### ИЗВЛЕЧЁННЫЙ ТЕКСТ ###

Понятно, что если такое смешение понятий относительно прав большинства существует там, где контракт ассоциации само собой ограничивает эту власть, то оно должно быть еще сильнее там, где такого контракта не было заключено. Тем не менее принцип остается неизменным. Я настаиваю на том положении, что члены ассоциации обязываются лично для себя подчиняться воле большинства во всех делах, касающихся выполнения целей, ради которых они вступили в сообщество, но не в виду каких-либо иных целей. И я утверждаю, что это положение применимо к целой нации так же, как и к какому-либо частному собранию.
Я предвижу еще одно возражение: «Так как не существует никакого проекта, в силу которого люди соединились в нацию, как это имеет место в ассоциации, так как цель этого соединения никогда не была и не могла быть определена, то никаких ограничений не могло быть предусмотрено, и, следовательно, власть большинства неограниченна.»

### ИСХОДНЫЕ ДАННЫЕ ###

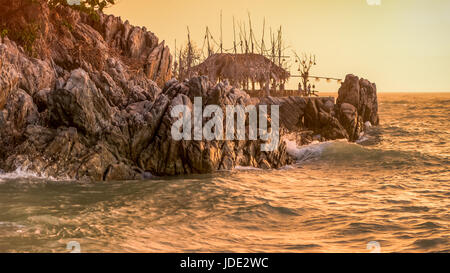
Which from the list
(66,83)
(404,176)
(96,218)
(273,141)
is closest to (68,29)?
(66,83)

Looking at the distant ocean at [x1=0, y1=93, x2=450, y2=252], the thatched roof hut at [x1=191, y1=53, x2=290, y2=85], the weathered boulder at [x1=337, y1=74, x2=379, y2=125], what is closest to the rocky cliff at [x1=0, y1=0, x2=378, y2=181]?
the distant ocean at [x1=0, y1=93, x2=450, y2=252]

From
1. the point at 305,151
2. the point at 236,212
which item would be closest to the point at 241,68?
the point at 305,151

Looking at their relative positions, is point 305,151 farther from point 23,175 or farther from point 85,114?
point 23,175

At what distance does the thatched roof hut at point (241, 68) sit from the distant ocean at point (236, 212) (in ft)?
69.2

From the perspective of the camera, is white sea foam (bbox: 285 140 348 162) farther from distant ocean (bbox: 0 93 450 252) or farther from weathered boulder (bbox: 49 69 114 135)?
weathered boulder (bbox: 49 69 114 135)

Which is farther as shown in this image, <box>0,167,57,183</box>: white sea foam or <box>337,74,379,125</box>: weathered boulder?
<box>337,74,379,125</box>: weathered boulder

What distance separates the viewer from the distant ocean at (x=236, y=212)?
860 cm

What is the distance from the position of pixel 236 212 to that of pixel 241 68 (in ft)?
93.9

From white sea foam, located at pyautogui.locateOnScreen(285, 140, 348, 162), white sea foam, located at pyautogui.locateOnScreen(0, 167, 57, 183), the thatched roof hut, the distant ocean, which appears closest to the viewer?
the distant ocean

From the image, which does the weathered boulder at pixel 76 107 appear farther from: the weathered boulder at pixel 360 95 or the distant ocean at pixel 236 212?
the weathered boulder at pixel 360 95

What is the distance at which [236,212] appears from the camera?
461 inches

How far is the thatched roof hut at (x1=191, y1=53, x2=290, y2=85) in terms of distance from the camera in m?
39.0

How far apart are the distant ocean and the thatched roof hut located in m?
21.1

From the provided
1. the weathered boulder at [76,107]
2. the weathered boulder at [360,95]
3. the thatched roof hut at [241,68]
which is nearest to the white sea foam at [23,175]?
the weathered boulder at [76,107]
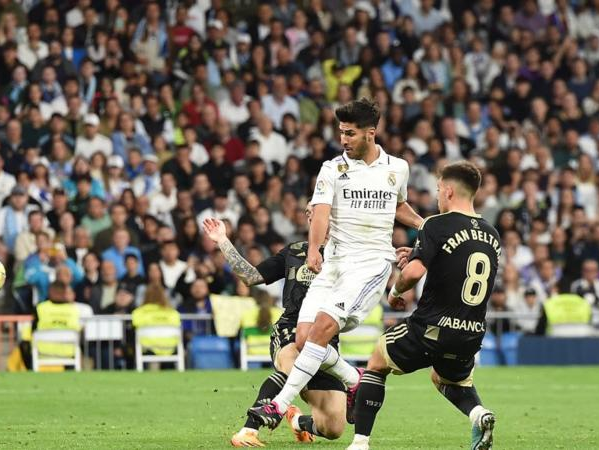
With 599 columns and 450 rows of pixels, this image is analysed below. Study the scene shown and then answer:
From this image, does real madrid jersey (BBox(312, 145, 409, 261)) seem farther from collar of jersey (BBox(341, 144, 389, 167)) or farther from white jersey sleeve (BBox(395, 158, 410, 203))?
white jersey sleeve (BBox(395, 158, 410, 203))

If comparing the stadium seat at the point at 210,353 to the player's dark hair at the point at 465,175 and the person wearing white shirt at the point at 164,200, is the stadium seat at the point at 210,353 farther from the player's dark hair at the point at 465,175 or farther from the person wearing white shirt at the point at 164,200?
the player's dark hair at the point at 465,175

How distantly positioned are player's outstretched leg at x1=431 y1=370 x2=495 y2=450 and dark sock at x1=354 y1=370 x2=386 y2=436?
0.48 meters

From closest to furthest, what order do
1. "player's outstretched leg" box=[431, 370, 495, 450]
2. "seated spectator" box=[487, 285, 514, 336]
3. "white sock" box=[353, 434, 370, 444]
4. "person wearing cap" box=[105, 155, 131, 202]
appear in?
1. "player's outstretched leg" box=[431, 370, 495, 450]
2. "white sock" box=[353, 434, 370, 444]
3. "person wearing cap" box=[105, 155, 131, 202]
4. "seated spectator" box=[487, 285, 514, 336]

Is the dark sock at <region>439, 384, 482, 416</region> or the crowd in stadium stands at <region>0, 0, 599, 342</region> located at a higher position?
the crowd in stadium stands at <region>0, 0, 599, 342</region>

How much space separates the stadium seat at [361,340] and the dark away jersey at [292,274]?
9.82m

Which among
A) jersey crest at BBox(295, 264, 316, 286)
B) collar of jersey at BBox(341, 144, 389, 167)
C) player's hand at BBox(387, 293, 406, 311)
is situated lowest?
player's hand at BBox(387, 293, 406, 311)

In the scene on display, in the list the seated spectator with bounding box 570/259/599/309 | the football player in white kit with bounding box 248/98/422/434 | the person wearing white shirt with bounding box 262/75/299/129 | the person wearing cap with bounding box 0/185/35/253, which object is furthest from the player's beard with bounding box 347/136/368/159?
the person wearing white shirt with bounding box 262/75/299/129

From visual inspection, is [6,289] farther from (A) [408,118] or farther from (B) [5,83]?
(A) [408,118]

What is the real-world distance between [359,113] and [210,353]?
1195 cm

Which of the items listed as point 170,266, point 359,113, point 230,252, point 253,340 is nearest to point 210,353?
point 253,340

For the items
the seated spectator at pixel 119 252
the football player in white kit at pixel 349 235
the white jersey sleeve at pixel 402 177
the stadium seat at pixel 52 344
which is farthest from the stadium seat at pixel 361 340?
the football player in white kit at pixel 349 235

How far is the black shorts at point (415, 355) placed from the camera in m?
10.1

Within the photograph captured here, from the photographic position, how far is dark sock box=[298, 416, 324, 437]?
11.8 m

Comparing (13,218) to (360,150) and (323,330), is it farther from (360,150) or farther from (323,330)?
(323,330)
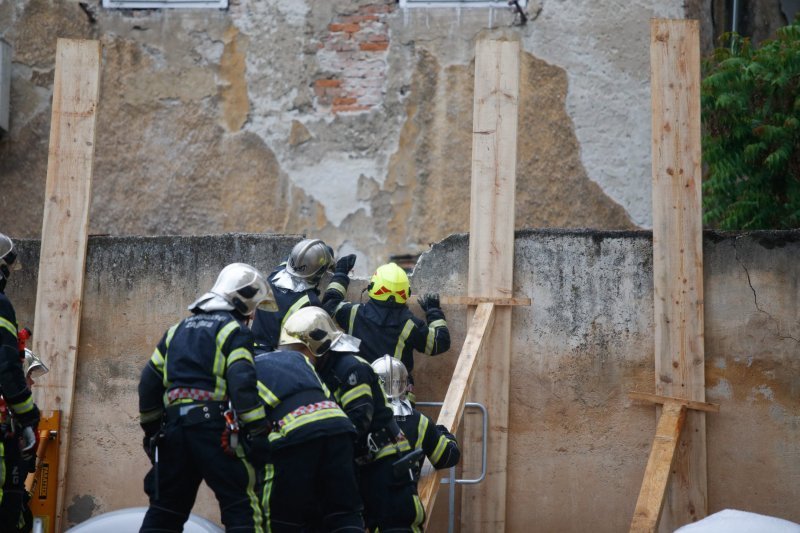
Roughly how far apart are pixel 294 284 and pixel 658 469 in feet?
8.95

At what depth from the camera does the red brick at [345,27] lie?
1135cm

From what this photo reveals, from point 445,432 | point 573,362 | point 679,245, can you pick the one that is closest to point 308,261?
point 445,432

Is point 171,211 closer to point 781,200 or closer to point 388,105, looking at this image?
point 388,105

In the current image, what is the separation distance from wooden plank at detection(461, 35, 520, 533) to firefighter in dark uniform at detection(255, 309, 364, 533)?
78.8 inches

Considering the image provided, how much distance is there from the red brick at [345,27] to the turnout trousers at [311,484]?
6.26 metres

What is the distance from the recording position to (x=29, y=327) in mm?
8562

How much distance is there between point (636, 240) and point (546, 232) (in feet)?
2.09

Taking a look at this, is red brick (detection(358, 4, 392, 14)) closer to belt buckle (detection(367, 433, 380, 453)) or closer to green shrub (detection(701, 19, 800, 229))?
green shrub (detection(701, 19, 800, 229))

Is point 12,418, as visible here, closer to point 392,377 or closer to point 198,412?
point 198,412

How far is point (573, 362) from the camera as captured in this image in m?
8.03

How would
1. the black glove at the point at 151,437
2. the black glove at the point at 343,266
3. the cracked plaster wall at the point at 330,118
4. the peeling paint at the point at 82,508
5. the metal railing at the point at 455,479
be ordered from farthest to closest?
1. the cracked plaster wall at the point at 330,118
2. the peeling paint at the point at 82,508
3. the black glove at the point at 343,266
4. the metal railing at the point at 455,479
5. the black glove at the point at 151,437

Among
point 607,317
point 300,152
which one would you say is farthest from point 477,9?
point 607,317

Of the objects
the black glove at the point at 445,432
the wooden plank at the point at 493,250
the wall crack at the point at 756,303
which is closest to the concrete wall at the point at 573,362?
the wall crack at the point at 756,303

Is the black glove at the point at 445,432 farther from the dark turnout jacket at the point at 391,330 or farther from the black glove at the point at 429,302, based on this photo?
the black glove at the point at 429,302
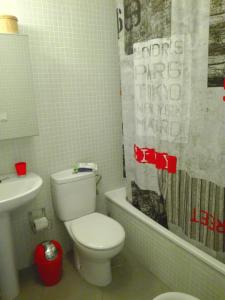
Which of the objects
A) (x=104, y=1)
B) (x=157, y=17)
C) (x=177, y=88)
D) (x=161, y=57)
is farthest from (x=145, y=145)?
(x=104, y=1)

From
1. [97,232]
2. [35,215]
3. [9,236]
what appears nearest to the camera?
[9,236]

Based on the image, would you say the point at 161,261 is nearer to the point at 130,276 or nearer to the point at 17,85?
the point at 130,276

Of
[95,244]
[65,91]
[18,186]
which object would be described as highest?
[65,91]

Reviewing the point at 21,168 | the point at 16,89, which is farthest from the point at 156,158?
the point at 16,89

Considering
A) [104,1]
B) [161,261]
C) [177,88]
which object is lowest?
[161,261]

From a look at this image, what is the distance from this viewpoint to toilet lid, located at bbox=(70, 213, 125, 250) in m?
1.62

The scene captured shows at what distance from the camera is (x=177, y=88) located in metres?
1.49

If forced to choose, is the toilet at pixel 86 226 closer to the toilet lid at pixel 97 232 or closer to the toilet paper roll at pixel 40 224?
the toilet lid at pixel 97 232

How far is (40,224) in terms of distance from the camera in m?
1.86

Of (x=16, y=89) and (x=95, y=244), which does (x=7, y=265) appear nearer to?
(x=95, y=244)

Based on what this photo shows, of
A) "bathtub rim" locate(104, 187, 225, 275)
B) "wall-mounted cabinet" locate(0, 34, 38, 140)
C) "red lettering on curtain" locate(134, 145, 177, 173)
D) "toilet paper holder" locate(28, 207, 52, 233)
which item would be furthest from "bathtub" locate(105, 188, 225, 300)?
"wall-mounted cabinet" locate(0, 34, 38, 140)

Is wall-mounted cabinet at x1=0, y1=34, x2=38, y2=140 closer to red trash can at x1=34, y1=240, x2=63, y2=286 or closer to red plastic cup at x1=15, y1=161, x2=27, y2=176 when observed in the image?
red plastic cup at x1=15, y1=161, x2=27, y2=176

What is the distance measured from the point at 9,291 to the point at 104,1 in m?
2.27

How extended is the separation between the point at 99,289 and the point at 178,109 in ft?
4.54
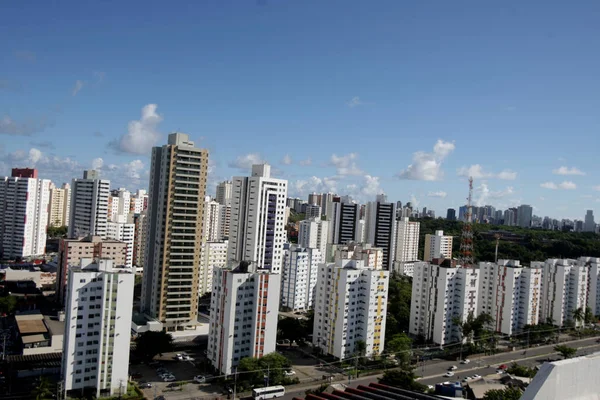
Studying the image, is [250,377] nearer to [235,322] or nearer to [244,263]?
[235,322]

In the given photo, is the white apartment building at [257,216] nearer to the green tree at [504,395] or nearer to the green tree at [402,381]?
the green tree at [402,381]

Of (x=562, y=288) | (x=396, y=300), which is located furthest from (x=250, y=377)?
(x=562, y=288)

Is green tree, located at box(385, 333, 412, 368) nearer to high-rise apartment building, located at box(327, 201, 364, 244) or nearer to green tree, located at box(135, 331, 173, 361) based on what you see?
green tree, located at box(135, 331, 173, 361)

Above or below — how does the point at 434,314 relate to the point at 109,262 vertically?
below

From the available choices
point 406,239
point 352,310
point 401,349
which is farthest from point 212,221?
point 401,349

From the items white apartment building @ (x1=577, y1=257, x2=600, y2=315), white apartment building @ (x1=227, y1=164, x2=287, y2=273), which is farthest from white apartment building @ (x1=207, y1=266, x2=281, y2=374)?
white apartment building @ (x1=577, y1=257, x2=600, y2=315)

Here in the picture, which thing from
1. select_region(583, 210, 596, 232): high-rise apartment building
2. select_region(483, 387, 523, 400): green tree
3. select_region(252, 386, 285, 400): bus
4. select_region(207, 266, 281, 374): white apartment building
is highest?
select_region(583, 210, 596, 232): high-rise apartment building

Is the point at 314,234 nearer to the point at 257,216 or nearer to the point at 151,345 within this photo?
the point at 257,216
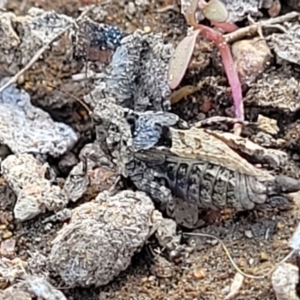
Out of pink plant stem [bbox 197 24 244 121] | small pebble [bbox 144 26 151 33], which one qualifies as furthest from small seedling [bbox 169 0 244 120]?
small pebble [bbox 144 26 151 33]

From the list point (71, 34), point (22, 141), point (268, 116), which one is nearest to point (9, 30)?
point (71, 34)

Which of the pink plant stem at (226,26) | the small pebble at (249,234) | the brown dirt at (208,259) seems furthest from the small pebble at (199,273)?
the pink plant stem at (226,26)

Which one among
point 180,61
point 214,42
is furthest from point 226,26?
point 180,61

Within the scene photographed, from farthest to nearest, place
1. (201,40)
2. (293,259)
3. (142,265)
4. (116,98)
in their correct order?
1. (201,40)
2. (116,98)
3. (142,265)
4. (293,259)

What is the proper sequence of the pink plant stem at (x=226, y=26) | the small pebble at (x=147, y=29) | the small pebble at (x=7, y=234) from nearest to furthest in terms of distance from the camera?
the small pebble at (x=7, y=234), the pink plant stem at (x=226, y=26), the small pebble at (x=147, y=29)

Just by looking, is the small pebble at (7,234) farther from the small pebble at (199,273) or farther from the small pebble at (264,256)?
the small pebble at (264,256)

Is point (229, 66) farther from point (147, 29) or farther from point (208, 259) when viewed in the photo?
point (208, 259)

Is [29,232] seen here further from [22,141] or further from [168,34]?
[168,34]
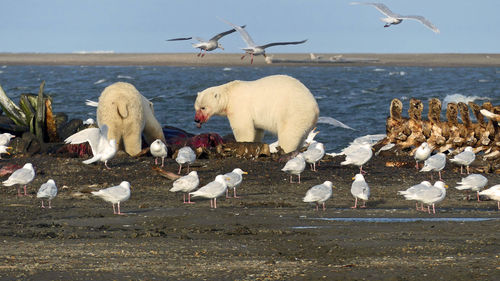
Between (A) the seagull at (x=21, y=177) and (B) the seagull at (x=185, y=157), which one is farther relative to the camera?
(B) the seagull at (x=185, y=157)

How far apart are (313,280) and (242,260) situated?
1163 mm

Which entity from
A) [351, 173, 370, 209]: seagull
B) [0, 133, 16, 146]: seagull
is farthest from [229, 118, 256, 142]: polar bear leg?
[351, 173, 370, 209]: seagull

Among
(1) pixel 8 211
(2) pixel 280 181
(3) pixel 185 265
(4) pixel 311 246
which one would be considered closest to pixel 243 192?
(2) pixel 280 181

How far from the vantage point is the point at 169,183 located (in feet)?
56.3

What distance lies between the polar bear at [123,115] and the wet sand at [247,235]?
2827mm

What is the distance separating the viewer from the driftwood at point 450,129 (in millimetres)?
20500

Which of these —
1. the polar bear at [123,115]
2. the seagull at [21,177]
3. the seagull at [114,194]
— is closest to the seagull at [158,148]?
the polar bear at [123,115]

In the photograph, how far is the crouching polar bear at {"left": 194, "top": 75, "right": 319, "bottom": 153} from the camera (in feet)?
66.8

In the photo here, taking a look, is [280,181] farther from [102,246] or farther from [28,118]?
[28,118]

###

УСЛОВИЕ ЗАДАНИЯ: Перепечатайте приведенный выше текст о власти большинства целиком, не меняя в нем ни слова.

ПИСЬМЕННОЕ РЕШЕНИЕ:
Понятно, что если такое смешение понятий относительно прав большинства существует там, где контракт ассоциации само собой ограничивает эту власть, то оно должно быть еще сильнее там, где такого контракта не было заключено. Тем не менее принцип остается неизменным. Я настаиваю на том положении, что члены ассоциации обязываются лично для себя подчиняться воле большинства во всех делах, касающихся выполнения целей, ради которых они вступили в сообщество, но не в виду каких-либо иных целей. И я утверждаю, что это положение применимо к целой нации так же, как и к какому-либо частному собранию.
Я предвижу еще одно возражение: «Так как не существует никакого проекта, в силу которого люди соединились в нацию, как это имеет место в ассоциации, так как цель этого соединения никогда не была и не могла быть определена, то никаких ограничений не могло быть предусмотрено, и, следовательно, власть большинства неограниченна.»